[quote user="Mike Fontes"]The reason I have brought this up is that providing the links as you do is fodder for destruction of the library sources. [/quote]
The controlSUITE examples do not come from the CCS team. However, that type of example (using references to source files instead of actually adding it to the project) is a common one which helps with project portability. The issue is that many source files are shared among various example projects and library projects. I tend to just back up the source files. It's something that I have always done in CCS and when using other environments.
[quote user="Mike Fontes"]I think there should be at least a visual cue to show which files are unique and which are libs.[/quote]
Linked files are identified by the little icon of a 'chain link' (or is it an arrow?) in the lower right corner of the icon of the source file.

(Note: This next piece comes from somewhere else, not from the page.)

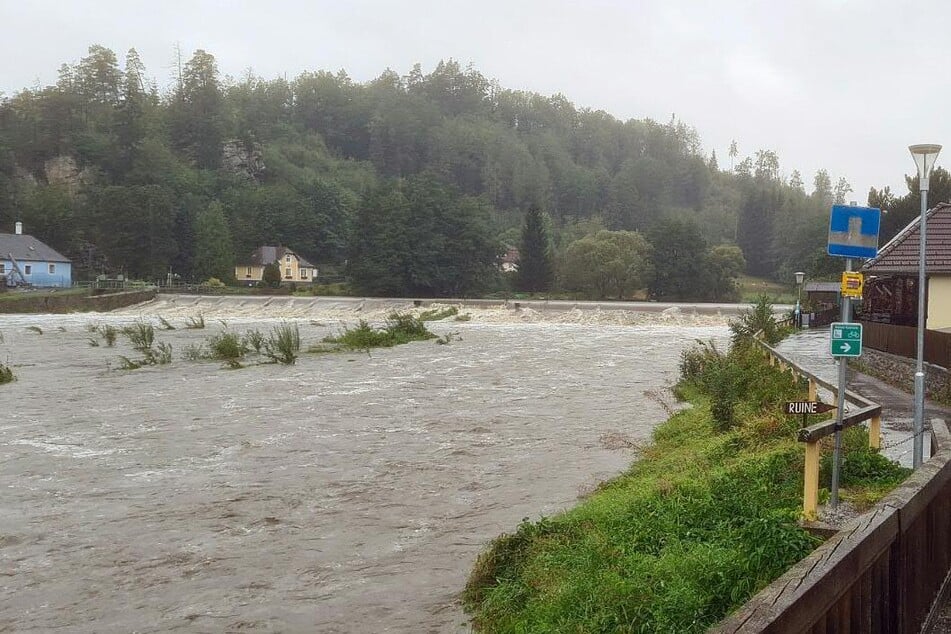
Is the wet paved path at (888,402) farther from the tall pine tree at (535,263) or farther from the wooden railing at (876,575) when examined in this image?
the tall pine tree at (535,263)

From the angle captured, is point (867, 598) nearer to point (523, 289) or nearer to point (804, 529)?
point (804, 529)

[quote user="Mike Fontes"]I think there should be at least a visual cue to show which files are unique and which are libs. Better yet would be a copy option that was named correctly, which actually copied all the sources to the workspace folder so there would not be the chance of ruining the distribution code. The Copy all files button now does not copy anything but the one or two c files from the Controlsuite example, and leaves links that allow changes to all the lib files. That is a poor way to handle the file system. It is very bad when the user figures it out after loading and changing multiple files in multiple projects, and then finds that they are all broken![/quote]
Eclipse/CDT sees files that are linked and files that are physically in the folder as two different things. Files physically in the folder are source files that have been added to the project. Linked files are just that - the project only keeps a reference to the file. So the reference is part of the project, not the file itself. Now I admit that to the user, they will not care if a file is physically inside the folder or if there is just a reference - both are to be compiled and resulting object files to be linked by the linker. But CCS is leveraging Eclipse/CDT and this is what was inherited. Your suggestion certainly makes more sense and is worth investigating.